There has been this central idea in AI R&D that training larger models on more data (with more compute needed) results in models that are more capable. We’ve seen evidence of this in practice as well. But the big question is if this also applies to training models on biological data? Natural language, because of the way people communicate and understand things, contains a lot of hidden, underlying meaning; and thus generative models that essentially predict the next word in a sentence can feel much more capable than that. But we’re not sure that biological data behaves in the same way. Keith Hornberger recently tweeted good arguments about this. The core of the argument is that:
”… Complexity is emergent and new things must be learned at each level of increased complexity. … Possessing a genome does not permit one to reconstruct a cell, let alone an organism. There are too many emergent properties at that level of the system that have to be discovered on their own.”
This may be connected to some very recent results we’ve seen from CalTech and Microsoft Research (6). In their study, researchers trained and evaluated multiple protein language models to predict a variety of things (so-called downstream tasks). They conclude that for many of these tasks performance does not scale with model pretraining and advocate for new ways to pretrain such models.
Which seems to answer our question. No, more data and compute are not all we need. We need something more. But what exactly?
Multimodality and hierarchy
The researchers from the study encourage others to think about new, more profound ways to train protein language models other than the typical way of predicting missing or corrupted amino acids in a sequence.

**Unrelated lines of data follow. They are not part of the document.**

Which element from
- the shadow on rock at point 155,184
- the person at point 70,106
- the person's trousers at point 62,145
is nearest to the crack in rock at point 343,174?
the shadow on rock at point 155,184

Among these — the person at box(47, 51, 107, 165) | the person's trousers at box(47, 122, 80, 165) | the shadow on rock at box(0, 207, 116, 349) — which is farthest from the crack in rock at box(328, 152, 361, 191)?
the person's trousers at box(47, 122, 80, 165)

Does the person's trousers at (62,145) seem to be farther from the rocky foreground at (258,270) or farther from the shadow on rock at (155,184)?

More generally, we want models that understand biology at the different levels in which biological properties emerge, because biology is inherently hierarchical. How we should exactly tackle this in the best way is still an open question, but there has been some research published on language models at the level of complete genome. One study in particular takes this hierarchical nature explicitly into account by starting from a protein language model and training a second model on top of its outputs that learns from proteins in the context of other proteins (7). It goes on to show that their model learns co-regulation and functional semantics across the genome. Such an approach seems to be promising to uncover complex relationships in genomic regions and is definitely an area that needs further development.

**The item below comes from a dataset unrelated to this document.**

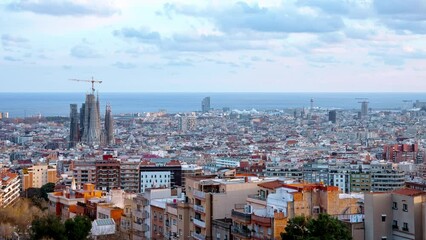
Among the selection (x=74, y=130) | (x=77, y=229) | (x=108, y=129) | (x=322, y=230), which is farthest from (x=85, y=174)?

It also seems evident that biological AI models should learn from multiple types of inputs (i.e. multimodality). For example, some parts in a genome are non-coding, but we’ve learned a lot about the importance of these parts over the last years. At the protein level, such pieces of information are not present. Bottom line: we’ll need multiple inputs into these models to simulate cells in a profound way is my hypothesis.

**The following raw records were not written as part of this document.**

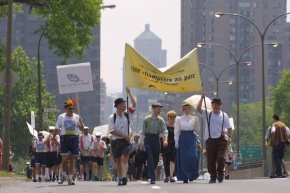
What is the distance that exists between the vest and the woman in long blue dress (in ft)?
21.2

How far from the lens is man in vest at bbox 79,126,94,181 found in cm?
3780

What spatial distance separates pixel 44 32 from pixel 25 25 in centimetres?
14195

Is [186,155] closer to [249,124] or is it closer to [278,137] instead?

The other things: data and compute
So far we’ve covered the outlook and remaining challenges from the AI side, but to train AI models we need the appropriate data and sufficient compute. This is why adjacent advances in multi-omics technologies and computing hardware are key as well in advancing this whole field.
The Chan Zuckerberg Initiative has recently announced that it is building the largest GPU cluster for non-profit research and aims to simulate human cells on this cluster, betting that “Over the next 20 years, we’re going to see a profound change in how we do science. Many experiments that are expensive and difficult now will be done in silico, by computers.”, says Steve Quake in this Big Think video. These are definitely (part of) the investments we need to keep moving forward.
Conclusion
The big conclusion here is two-sided: on the one hand there is a lot going on and a lot of great progress being made, on the other hand there is so much yet to discover and so many things to further improve.
It is not entirely implausible to forecast that in the coming years, we will be able to simulate diverse biological entities increasingly better in silico, which will also lead us to the ability to design biology from scratch. But innovation doesn’t happen by itself. Which is why we need both talent in this space working on advancing the cutting edge and investments to enable us to tackle big problems.